• [What is needed]: With pictures left out, copy exactly every line from the one containing "第13届中国保险精英圆桌大会" through the end of the material.
────────
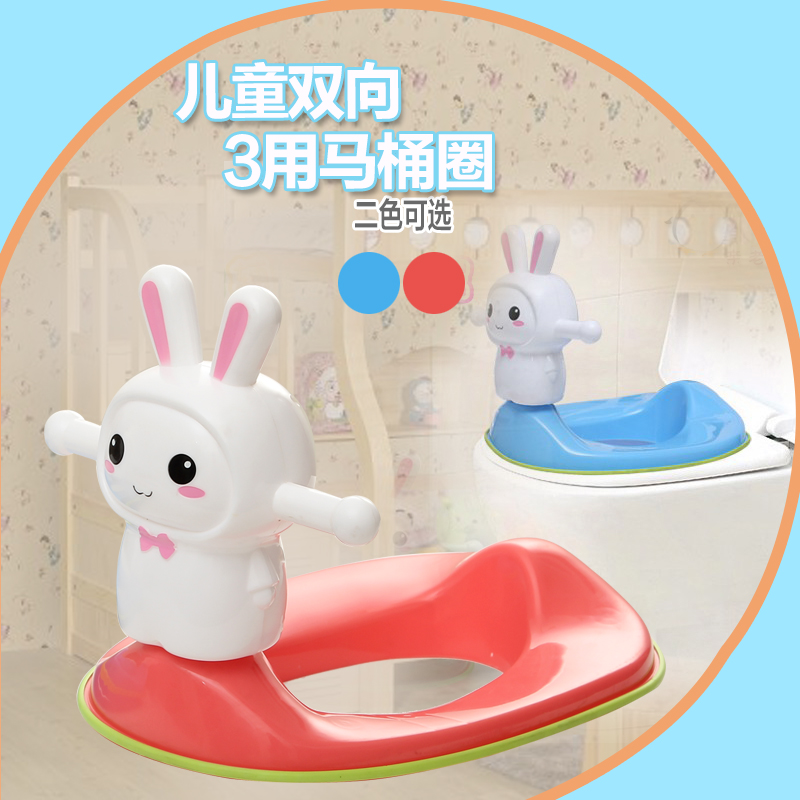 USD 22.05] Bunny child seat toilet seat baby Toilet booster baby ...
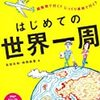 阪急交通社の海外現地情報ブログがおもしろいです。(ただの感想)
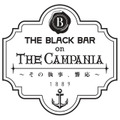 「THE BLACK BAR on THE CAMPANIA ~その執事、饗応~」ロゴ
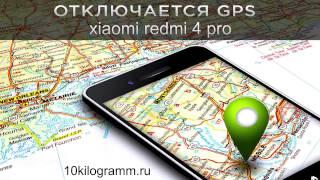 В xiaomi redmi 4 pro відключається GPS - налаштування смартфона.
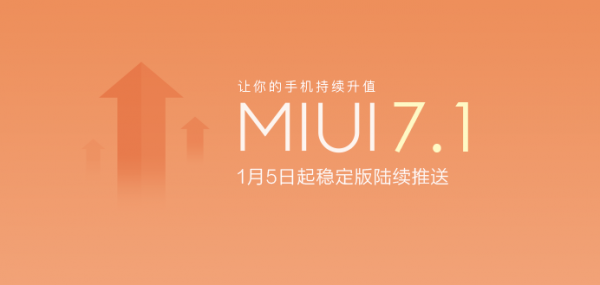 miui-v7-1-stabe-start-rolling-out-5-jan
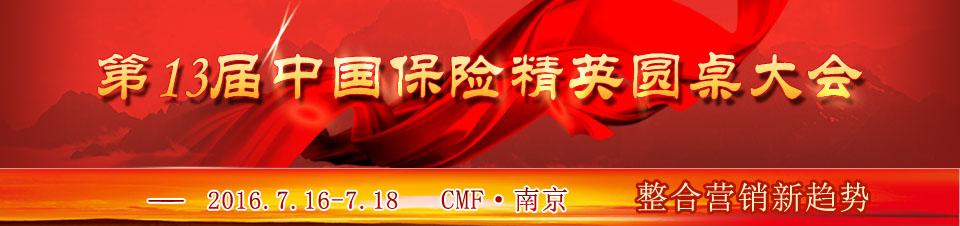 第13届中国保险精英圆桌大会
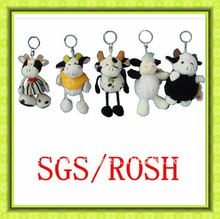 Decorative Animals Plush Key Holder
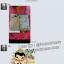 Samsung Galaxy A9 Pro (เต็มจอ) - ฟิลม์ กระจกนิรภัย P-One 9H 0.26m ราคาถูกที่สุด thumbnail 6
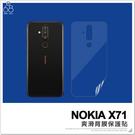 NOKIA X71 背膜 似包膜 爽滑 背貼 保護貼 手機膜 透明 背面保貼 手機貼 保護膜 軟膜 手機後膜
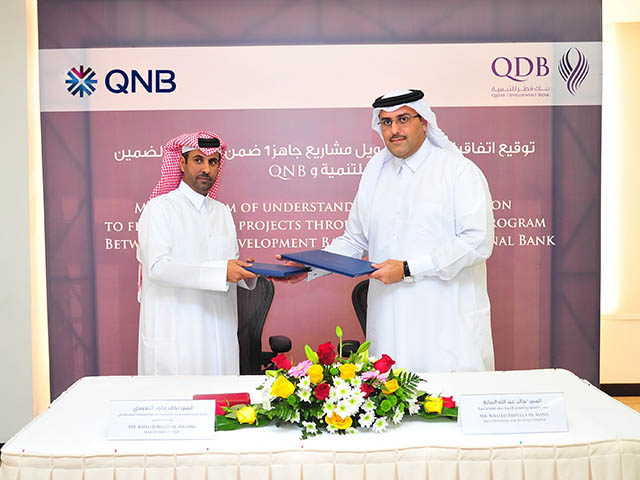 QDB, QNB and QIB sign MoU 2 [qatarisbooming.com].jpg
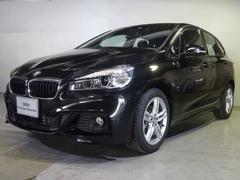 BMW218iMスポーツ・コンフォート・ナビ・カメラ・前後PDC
────────
• [Exercise answer]:
 第13届中国保险精英圆桌大会
 Decorative Animals Plush Key Holder
 Samsung Galaxy A9 Pro (เต็มจอ) - ฟิลม์ กระจกนิรภัย P-One 9H 0.26m ราคาถูกที่สุด thumbnail 6
 NOKIA X71 背膜 似包膜 爽滑 背貼 保護貼 手機膜 透明 背面保貼 手機貼 保護膜 軟膜 手機後膜
 QDB, QNB and QIB sign MoU 2 [qatarisbooming.com].jpg
 BMW218iMスポーツ・コンフォート・ナビ・カメラ・前後PDC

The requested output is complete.